As cows go, she was an amazing animal, one of the original 14 head of cattle purchased from Virgil Lawson when we started this little venture in natural beef seven years ago. He insisted we had to have her as a “lead cow.” She’d keep the herd together, and was “bucket trained.”
You’re not suppose to name animals you might someday eat, but this solid black cow came with a name and it was Sophie.
Registered with the American Maine-Anjou Association as “SDWL Lasting Impression,” she was born Feb. 18, 2001. She lived four years at the Lawson Ranch in Wetmore before we purchased her as part of a package deal Virgil put together a few months before he passed away. True to Virgil’s word, Sophie was the herd matriarch, and if you pointed her toward the corral she brought the entire herd with her.
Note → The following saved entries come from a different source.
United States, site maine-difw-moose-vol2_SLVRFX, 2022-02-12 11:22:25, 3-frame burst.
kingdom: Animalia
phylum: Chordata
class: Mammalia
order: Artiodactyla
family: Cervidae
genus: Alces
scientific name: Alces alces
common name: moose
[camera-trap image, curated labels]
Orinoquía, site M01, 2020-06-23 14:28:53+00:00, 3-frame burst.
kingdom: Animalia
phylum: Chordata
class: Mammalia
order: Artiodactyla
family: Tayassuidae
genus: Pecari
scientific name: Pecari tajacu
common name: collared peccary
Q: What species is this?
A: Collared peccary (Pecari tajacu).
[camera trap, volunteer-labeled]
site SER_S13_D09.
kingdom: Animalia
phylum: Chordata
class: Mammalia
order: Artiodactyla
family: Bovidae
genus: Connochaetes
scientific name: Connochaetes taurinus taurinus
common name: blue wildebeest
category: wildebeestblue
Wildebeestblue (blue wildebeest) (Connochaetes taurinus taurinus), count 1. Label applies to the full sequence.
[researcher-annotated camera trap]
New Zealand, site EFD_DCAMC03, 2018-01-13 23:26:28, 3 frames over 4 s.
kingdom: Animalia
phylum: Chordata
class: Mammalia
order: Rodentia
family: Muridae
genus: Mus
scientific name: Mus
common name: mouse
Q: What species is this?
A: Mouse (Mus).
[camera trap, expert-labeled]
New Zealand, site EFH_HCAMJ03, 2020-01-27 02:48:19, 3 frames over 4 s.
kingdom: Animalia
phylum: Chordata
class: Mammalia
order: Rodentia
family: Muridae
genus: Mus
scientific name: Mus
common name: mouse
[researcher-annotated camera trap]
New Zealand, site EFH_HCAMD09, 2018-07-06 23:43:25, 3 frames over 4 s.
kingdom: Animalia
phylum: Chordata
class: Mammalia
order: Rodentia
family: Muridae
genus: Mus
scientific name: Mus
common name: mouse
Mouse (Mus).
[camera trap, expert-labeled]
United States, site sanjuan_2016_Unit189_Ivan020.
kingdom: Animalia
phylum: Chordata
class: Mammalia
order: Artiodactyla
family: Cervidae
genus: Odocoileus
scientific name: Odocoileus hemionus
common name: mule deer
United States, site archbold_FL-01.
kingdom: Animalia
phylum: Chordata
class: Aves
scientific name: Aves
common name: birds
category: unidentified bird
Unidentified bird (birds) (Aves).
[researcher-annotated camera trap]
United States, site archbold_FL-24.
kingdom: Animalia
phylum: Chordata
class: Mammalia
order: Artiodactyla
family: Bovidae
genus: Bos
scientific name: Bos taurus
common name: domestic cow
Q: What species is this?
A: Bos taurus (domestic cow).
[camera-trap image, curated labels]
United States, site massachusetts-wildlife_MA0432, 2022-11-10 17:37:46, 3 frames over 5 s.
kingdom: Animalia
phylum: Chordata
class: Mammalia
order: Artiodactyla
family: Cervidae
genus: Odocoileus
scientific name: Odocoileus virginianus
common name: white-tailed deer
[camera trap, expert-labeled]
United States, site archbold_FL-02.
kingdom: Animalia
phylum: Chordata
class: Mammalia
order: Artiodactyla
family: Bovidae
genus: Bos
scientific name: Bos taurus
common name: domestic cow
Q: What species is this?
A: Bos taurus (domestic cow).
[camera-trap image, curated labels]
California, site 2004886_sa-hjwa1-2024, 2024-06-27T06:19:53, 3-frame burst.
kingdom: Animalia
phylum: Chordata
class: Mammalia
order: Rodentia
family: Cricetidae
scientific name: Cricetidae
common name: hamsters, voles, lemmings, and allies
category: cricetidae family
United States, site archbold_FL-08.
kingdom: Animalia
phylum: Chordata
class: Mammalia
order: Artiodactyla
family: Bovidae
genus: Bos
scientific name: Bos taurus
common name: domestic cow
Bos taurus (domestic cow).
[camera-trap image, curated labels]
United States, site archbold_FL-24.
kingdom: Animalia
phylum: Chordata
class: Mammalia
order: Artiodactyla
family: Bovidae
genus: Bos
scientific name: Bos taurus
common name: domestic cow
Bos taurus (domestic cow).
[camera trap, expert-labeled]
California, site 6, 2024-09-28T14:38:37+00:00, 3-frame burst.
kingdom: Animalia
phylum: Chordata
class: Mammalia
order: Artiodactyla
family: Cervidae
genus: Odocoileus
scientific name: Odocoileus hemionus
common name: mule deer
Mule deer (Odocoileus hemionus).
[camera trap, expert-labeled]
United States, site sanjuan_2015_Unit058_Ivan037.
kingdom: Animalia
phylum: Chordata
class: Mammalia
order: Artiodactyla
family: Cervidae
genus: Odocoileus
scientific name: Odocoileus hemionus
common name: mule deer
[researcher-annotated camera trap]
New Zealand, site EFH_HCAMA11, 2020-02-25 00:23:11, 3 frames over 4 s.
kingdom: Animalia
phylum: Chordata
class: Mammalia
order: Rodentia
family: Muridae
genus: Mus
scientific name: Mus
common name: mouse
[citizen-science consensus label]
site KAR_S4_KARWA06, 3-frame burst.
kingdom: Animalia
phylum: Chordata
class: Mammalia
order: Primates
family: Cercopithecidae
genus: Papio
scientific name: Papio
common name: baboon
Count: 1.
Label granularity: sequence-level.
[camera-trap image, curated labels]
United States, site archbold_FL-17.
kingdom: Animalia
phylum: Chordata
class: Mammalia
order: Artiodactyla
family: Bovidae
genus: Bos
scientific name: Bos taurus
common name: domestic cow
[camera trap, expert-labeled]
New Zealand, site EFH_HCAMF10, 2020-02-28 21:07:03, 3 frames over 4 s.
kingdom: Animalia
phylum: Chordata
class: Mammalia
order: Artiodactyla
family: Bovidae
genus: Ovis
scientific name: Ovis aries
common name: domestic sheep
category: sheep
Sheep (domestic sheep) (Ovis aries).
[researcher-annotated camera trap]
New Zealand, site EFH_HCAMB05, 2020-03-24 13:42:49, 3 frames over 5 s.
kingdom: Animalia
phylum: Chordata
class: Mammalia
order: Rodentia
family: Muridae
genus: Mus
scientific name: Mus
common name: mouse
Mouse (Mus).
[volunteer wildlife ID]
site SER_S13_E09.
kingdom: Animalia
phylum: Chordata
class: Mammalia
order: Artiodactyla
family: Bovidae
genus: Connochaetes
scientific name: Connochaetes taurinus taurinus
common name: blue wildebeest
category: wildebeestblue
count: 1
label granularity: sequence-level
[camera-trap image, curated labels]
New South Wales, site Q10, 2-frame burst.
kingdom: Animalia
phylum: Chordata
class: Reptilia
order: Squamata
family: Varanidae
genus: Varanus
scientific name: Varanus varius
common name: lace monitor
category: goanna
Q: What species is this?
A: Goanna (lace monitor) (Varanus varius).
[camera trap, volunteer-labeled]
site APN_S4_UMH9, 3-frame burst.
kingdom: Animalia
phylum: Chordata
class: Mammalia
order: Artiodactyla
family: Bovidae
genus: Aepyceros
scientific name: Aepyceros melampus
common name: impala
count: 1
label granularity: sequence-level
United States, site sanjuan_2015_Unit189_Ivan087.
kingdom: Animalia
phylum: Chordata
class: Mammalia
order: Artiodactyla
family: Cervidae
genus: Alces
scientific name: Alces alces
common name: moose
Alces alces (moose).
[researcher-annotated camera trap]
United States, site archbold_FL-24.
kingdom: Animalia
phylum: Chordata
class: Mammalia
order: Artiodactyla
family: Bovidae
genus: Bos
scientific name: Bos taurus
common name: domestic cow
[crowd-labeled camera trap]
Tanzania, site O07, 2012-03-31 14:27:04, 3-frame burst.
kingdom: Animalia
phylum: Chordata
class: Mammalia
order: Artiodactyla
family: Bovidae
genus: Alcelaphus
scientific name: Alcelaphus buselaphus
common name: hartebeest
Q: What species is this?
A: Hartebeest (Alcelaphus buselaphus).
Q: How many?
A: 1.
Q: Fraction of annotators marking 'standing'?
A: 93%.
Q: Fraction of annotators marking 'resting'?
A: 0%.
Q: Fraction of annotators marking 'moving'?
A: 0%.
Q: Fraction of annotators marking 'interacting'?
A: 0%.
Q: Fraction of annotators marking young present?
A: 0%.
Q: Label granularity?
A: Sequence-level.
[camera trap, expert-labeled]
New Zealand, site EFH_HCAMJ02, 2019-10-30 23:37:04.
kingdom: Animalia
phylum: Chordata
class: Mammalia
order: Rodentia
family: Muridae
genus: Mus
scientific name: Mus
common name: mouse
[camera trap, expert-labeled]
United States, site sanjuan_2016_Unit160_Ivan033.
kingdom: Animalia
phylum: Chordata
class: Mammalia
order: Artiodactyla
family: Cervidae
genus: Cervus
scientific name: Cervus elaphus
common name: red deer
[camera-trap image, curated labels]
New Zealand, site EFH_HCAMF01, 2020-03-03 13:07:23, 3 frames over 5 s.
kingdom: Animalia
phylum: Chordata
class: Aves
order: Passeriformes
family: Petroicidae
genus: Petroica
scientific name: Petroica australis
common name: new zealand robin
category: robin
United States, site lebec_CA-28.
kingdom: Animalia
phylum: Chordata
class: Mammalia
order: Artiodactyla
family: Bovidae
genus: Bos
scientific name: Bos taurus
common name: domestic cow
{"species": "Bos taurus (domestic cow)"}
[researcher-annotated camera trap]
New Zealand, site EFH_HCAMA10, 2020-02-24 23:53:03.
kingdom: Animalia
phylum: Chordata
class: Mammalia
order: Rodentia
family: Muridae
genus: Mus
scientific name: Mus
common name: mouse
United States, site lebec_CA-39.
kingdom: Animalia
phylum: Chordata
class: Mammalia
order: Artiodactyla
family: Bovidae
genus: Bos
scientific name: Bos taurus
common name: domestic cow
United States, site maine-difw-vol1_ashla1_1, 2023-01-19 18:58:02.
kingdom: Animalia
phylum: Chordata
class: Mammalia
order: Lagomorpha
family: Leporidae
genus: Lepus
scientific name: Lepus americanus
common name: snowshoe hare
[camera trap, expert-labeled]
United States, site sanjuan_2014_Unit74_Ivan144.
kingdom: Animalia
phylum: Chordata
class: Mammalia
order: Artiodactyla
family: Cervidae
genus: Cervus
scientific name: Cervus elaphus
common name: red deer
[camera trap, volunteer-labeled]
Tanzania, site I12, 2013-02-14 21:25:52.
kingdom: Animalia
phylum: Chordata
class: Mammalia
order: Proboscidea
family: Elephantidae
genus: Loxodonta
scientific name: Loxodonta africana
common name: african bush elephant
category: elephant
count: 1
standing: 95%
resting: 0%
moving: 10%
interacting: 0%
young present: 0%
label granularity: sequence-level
In the early years I’d haul the cattle to Avondale where they would winter at Doug Wiley’s ranch. Sophie would jump into the open-top stock trailer for the ride like a 1,600-pound dog. I always was amused at the way she would raise her huge head up out of the trailer and flop her ears about in the breeze as we rolled down the road. Spring or fall, up the mountain or back down, she always seemed to enjoy the journey.
The more time I spend around bovines the more I learn to appreciate their approach to life. Every day is a gift to them. They seem to know and have a quiet acceptance for the fact that in the end they are meat. They also learn to accept and trust the person who takes care of them. Everyone else, whether a visitor or a veterinarian, is suspect, and likely to spark fear.
Sophie arrived here with a calf, and she would have five more during the time she spent with us. Late last summer I noticed her breathing was labored. There was a discharge from her nostrils, and some minor weight loss. When her condition didn’t improve after a few days, I called the vet.
We do things as naturally as possible around here, and giving antibiotics is not a light decision. However, when we feel it may be a matter of life or death we go ahead and medicate. Sophie received several rounds of both injected and oral antibiotics. Sometimes the symptoms seemed to improve slightly for a short time, but the nasal discharge persisted, often with blood. And the weight loss continued despite supplementing the diet with grain and “range cake.” In the coming weeks I would consult with other vets. We learned that she was pregnant, and at some point it was agreed we’d done all we could do for her from a veterinary standpoint, but it was agreed we should try to keep her alive in the hopes of having a calf.
I contacted a local homeopath who devised a series of remedies I delivered mostly by sprinkling onto plain oats, but also by pouring on Sophie’s nose when she would allow it. As with the antibiotics, there was improvement in the respiratory symptoms, followed by relapses, then more improvement. Still, the weight loss continued and I began to wonder if Sophie might have cancer.
Throughout the spring I continued with the homeopathic remedies. These seemed to improve the quality of Sophie’s existence, reduce symptoms, help her breathe more comfortably. Although I believe they brought her some relief, the weight loss continued. At some point I decided that Dr. Green — spring grass — was the last hope and I put her out on the pasture.
The projected calving month of May came and went, meaning she had aborted the calf somewhere along the line. She was rack of bones, losing hair, and the flies were making her miserable. It became not a matter of whether or not, but when, and how to deal with the carcass? We had too much respect for this animal to simply send her to a rendering plant. Finally it was decided to put her down on the ranch and donate the beef to Mission Wolf, a local animal refuge, so she wouldn’t go to waste.
So I made the arrangements with Mission Wolf, and on the appointed day she arrived at the pasture gate where I spoke to her in gratitude before she passed on her way. I imagined her big ears flopping in the breeze, and saw a peacefulness in her eyes that knows no end.
In an incongruous moment of New West comic relief two young guys with dreadlocks and piercings winched the carcass into the bed of a truck and hauled her away. I can take some comfort she went to a good cause. Wolf meat.
The very next morning another cow, this one known only as “H-1”, appeared from the brush with a new solid-black heifer calf. Life and death on the ranch.